The Poison Inside

"I need to get it together already. How long am I going to be this weak?" After a lifetime of survival and learning to enjoy the bare minimum, one's light becomes dim. The body soon follows, becoming more and more comfortable with safety. Growth is essential for survival, isn't it? Actually, no. Growth is an adaptation arising from stress. Stress arises from mortal threats.

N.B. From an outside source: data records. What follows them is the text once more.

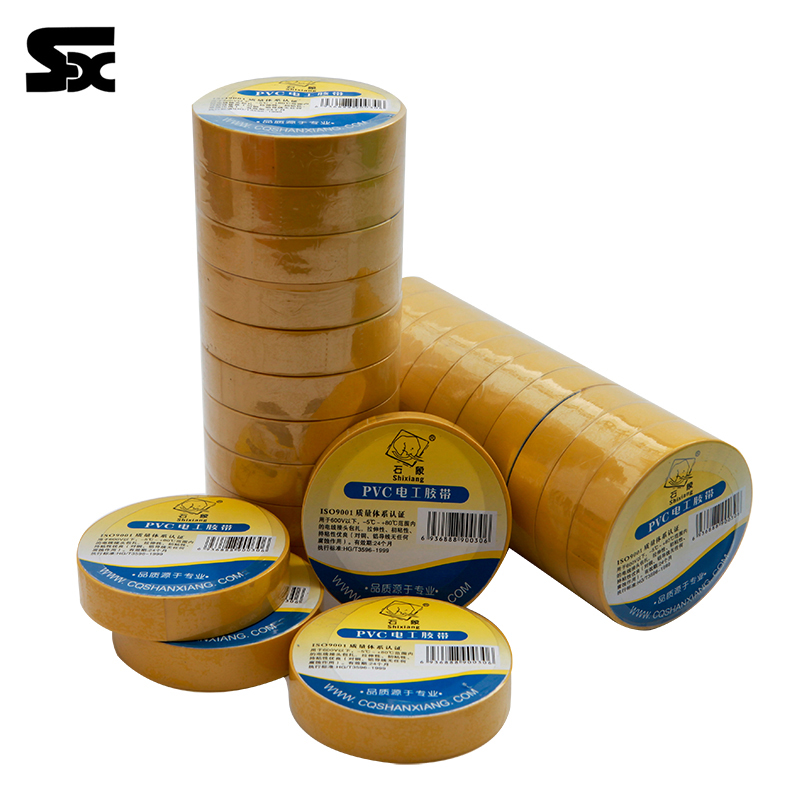 Shangxiang PVC Wire Harness Tape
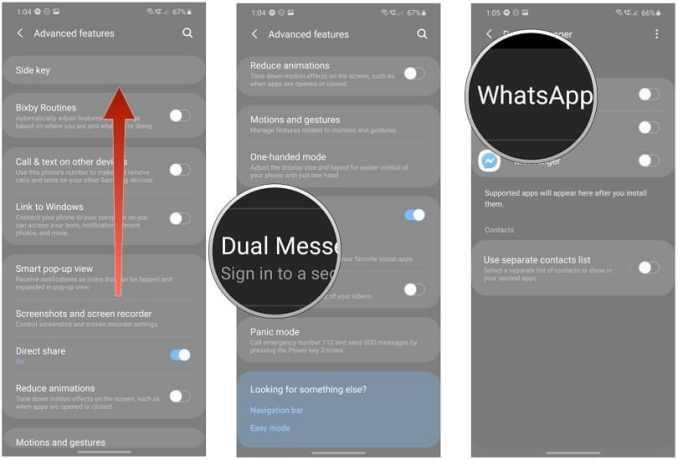هواتف سامسونج.. ما هي ميزة Dual Messenger وكيف يمكنك استخدامها؟
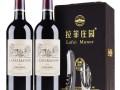 深圳回收红酒瓶-深圳拉菲康帝红酒瓶回收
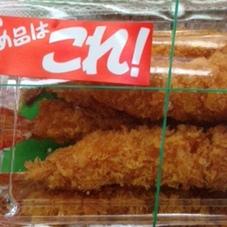 エビフライ4L 398円(税抜)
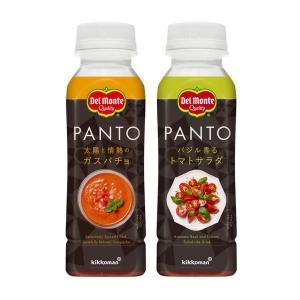トマト飲料「デルモンテ PANTO」、6000本を無料配布!
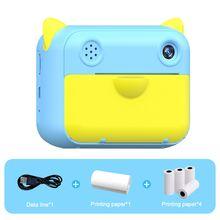 Детская камера 24 дюйма Цифровая для детей 1080p hd Мгновенной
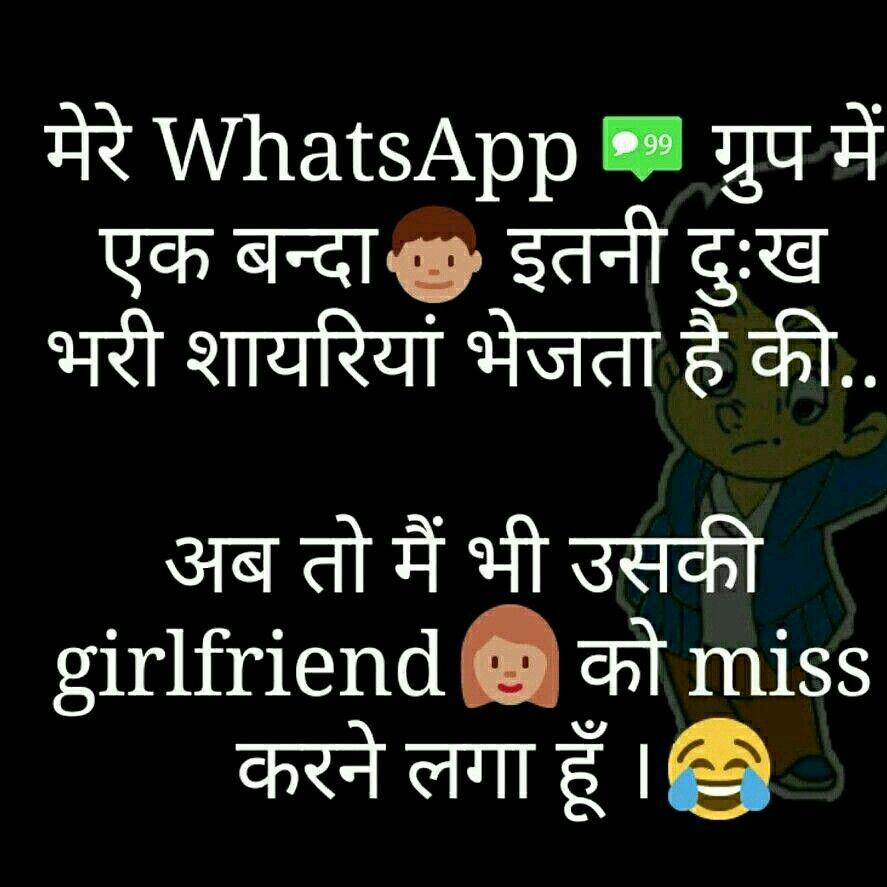 Boy hairstyle shayari pin by priya on funny  pinterest  hindi quotes humor quotes and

Even in the presense of threats, the oblivious creature is easy prey. Stress is a product of perception. Most drugs only dull the senses. So what makes us get hopelessly addicted? Why would an animal purposefully stick its head in the ground? Well, life isn't all it's cracked up to be. Most creatures do not really wish to survive, but are simply going through the motions. 

There might be a greater, unconscious will to reproduce, but it's driven by the bottom line, indifferent to the peaks and valleys. The conscious is more sharp, focused, and meticulous. It cares too much about everything all the time. It runs too fast and burns too bright before shutting down and crashing hard. Poison can calm it down and lay it to rest. 

With time, the numbness itself becomes comfortable, instead of the poison. The beauty of darkness lies in the safety of inaction. Better to die and crush yourself before life does it to you. Even in the poison's absense, the creature learns to produce its own. Its thoughts, actions, emotions, and senses, every fibre of its being aligns to seek safety.

This is not some horribly suffocating, inescapable fate or glitch. It's a beautifully elegant and infinitely wise mechanism that ensures one stays in the game long enough to get lucky. It seems like a problem because even in a heavenly garden, the creature feels sick and unable to fully rest. Nothing wishes to live its entire life with poison in its veins if it can help it.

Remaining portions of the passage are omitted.